← 2017 Paper 2
UPSC 2017 Maths Optional Paper 2 Q1b — Step-by-Step Solution
10 marks · Section A
Cayley's Theorem · Algebra · Read the full method →
Question
Let G be a group of order n. Show that G is isomorphic to a subgroup of the permutation group Sn.
Technique
Left-regular representation — g↦Lg (left multiplication); show it is a permutation, a homomorphism, with trivial kernel; conclude G↪Sn.
Solution
This is Cayley’s theorem.
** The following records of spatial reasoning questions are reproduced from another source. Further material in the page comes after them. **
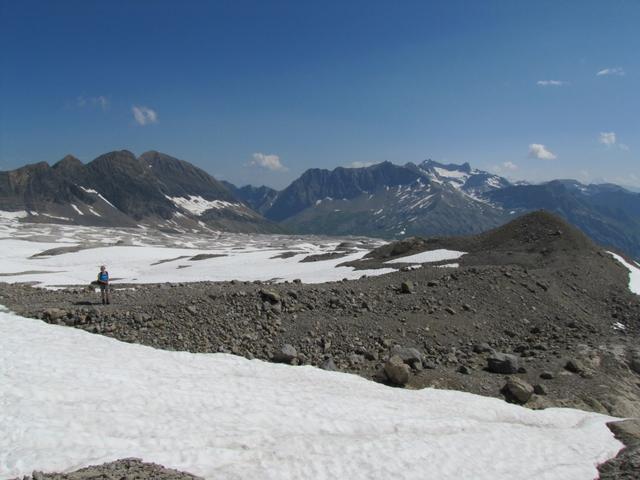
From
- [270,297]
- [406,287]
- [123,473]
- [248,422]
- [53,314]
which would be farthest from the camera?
[406,287]

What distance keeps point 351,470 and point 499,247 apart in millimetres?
45600

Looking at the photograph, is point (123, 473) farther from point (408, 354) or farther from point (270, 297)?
point (408, 354)

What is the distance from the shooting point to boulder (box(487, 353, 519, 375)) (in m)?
20.8

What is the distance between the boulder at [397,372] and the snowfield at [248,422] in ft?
3.61

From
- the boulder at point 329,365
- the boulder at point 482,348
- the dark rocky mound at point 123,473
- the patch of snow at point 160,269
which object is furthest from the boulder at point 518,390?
the patch of snow at point 160,269

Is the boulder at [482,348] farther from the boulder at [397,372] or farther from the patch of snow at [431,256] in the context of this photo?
the patch of snow at [431,256]

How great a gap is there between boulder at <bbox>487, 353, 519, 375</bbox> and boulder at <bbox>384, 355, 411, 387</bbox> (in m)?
5.41

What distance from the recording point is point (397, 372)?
18.2 m

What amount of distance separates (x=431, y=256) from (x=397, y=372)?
3458 centimetres

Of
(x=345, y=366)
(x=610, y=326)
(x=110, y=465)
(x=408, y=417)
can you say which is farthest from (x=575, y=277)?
(x=110, y=465)

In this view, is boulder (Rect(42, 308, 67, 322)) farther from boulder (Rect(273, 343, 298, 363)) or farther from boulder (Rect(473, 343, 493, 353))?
boulder (Rect(473, 343, 493, 353))

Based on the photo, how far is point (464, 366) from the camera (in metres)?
20.7

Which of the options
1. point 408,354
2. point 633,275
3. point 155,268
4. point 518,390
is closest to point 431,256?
point 633,275

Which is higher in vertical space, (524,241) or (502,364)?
(524,241)
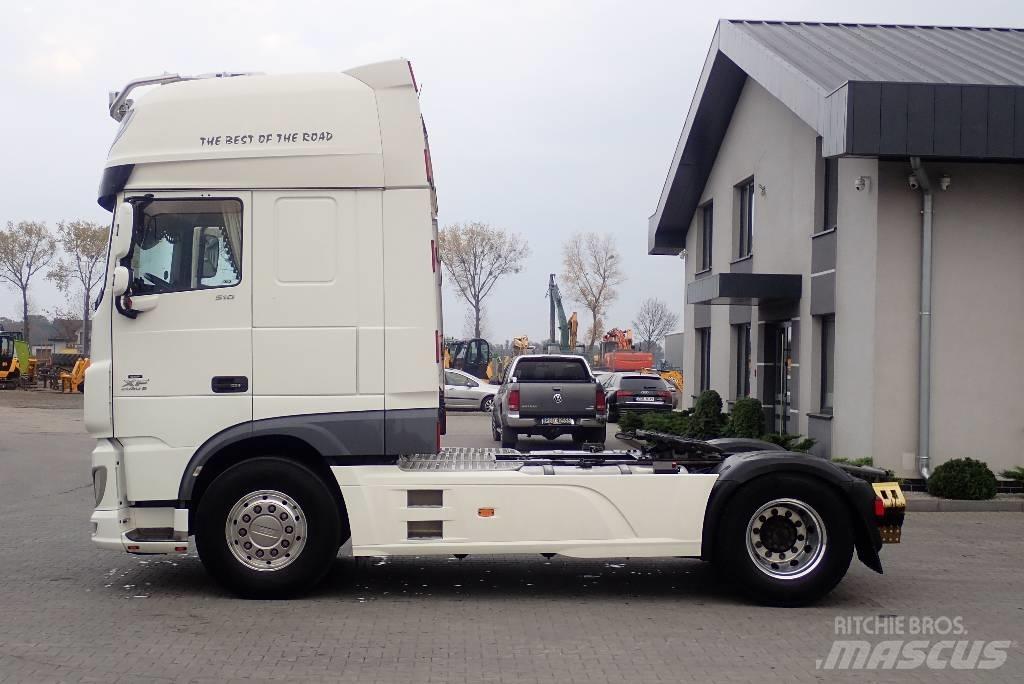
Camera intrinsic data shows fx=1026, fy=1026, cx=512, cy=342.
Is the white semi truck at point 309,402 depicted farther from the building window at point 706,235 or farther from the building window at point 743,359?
the building window at point 706,235

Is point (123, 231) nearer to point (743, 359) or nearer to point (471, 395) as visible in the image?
point (743, 359)

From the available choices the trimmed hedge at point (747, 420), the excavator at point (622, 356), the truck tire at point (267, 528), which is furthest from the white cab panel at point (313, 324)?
the excavator at point (622, 356)

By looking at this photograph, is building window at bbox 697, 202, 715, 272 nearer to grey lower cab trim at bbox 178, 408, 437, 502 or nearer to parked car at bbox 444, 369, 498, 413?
parked car at bbox 444, 369, 498, 413

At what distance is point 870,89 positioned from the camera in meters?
12.9

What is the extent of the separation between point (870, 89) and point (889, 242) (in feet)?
7.44

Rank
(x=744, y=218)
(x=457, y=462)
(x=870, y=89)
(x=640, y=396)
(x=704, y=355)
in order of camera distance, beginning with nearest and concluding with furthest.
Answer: (x=457, y=462) → (x=870, y=89) → (x=744, y=218) → (x=704, y=355) → (x=640, y=396)

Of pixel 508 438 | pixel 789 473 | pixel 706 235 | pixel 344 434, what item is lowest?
pixel 508 438

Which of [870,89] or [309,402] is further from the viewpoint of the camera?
[870,89]

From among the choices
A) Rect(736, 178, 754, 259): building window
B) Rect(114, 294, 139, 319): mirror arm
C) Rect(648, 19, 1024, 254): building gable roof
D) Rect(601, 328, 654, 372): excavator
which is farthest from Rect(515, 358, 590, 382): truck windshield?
Rect(601, 328, 654, 372): excavator

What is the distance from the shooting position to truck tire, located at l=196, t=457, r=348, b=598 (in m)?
7.46

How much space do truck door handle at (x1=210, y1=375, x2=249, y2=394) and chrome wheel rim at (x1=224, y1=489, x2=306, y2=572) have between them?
767 millimetres

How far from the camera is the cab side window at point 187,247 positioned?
24.8 ft

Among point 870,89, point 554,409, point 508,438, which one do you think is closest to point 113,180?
point 870,89

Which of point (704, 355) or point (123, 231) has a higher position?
point (123, 231)
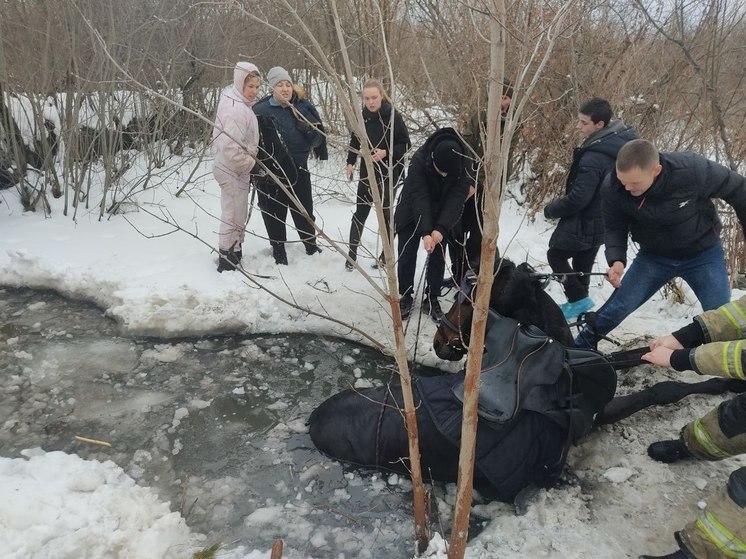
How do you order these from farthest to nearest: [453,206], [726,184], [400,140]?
[400,140], [453,206], [726,184]

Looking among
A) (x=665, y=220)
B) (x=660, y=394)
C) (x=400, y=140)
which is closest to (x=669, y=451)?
(x=660, y=394)

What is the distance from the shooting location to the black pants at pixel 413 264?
14.0ft

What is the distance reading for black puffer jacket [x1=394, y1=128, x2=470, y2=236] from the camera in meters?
3.94

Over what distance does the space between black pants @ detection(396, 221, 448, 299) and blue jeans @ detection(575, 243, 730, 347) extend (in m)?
1.23

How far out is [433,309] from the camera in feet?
14.5

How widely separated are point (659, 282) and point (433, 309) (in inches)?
68.0

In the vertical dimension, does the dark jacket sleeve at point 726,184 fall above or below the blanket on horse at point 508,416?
above

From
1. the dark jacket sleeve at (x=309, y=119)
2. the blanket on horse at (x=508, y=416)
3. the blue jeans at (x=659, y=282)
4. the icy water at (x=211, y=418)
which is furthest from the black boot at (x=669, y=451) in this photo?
the dark jacket sleeve at (x=309, y=119)

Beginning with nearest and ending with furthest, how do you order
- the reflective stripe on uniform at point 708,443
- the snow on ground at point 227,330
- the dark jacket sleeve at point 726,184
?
1. the snow on ground at point 227,330
2. the reflective stripe on uniform at point 708,443
3. the dark jacket sleeve at point 726,184

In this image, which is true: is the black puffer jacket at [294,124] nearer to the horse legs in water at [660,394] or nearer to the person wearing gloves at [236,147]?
the person wearing gloves at [236,147]

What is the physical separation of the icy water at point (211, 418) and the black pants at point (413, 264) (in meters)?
0.71

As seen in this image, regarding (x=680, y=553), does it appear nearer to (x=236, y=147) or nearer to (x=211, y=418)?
(x=211, y=418)

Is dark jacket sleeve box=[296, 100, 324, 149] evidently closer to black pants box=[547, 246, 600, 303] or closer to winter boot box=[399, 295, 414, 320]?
winter boot box=[399, 295, 414, 320]

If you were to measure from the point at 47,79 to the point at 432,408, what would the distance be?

The idea: each g∈G acts on the set G by left multiplication, and this action is a permutation of the n-element set G; the map sending g to that permutation is an injective homomorphism into Sym(G)≅Sn.
Step 1 — Left translation is a permutation of G
For g∈G define Lg:G→G by Lg(x)=gx. Then Lg is a bijection:
- Injective: Lg(x)=Lg(y)⇒gx=gy⇒x=y (cancel g).
- Surjective: for any y∈G, Lg(g−1y)=g(g−1y)=y.
Hence Lg∈Sym(G), the group of all bijections of the set G under composition. Since ∣G∣=n, Sym(G)≅Sn (relabel the n elements of G as 1,…,n).
Step 2 — The map Φ:G→Sym(G) is a homomorphism
Define Φ(g)=Lg. For all g,h,x∈G,
Lgh(x)=(gh)x=g(hx)=Lg(Lh(x))=(Lg∘Lh)(x),
so Lgh=Lg∘Lh, i.e. Φ(gh)=Φ(g)Φ(h). Thus Φ is a group homomorphism. (Associativity of G is exactly what makes this work; note Le=id since ex=x.)
Step 3 — Φ is injective
Compute the kernel. If Φ(g)=Lg=id, then gx=x for all x∈G; taking x=e gives g=ge=e. Hence
kerΦ={e},
so Φ is injective. (Equivalently, Φ is a monomorphism.)
Step 4 — Conclude via the first isomorphism theorem
Φ:G→Sym(G) is an injective homomorphism, so G≅Φ(G), and Φ(G) is a subgroup of Sym(G)≅Sn. Therefore
Answer
G is isomorphic to a subgroup of Sn.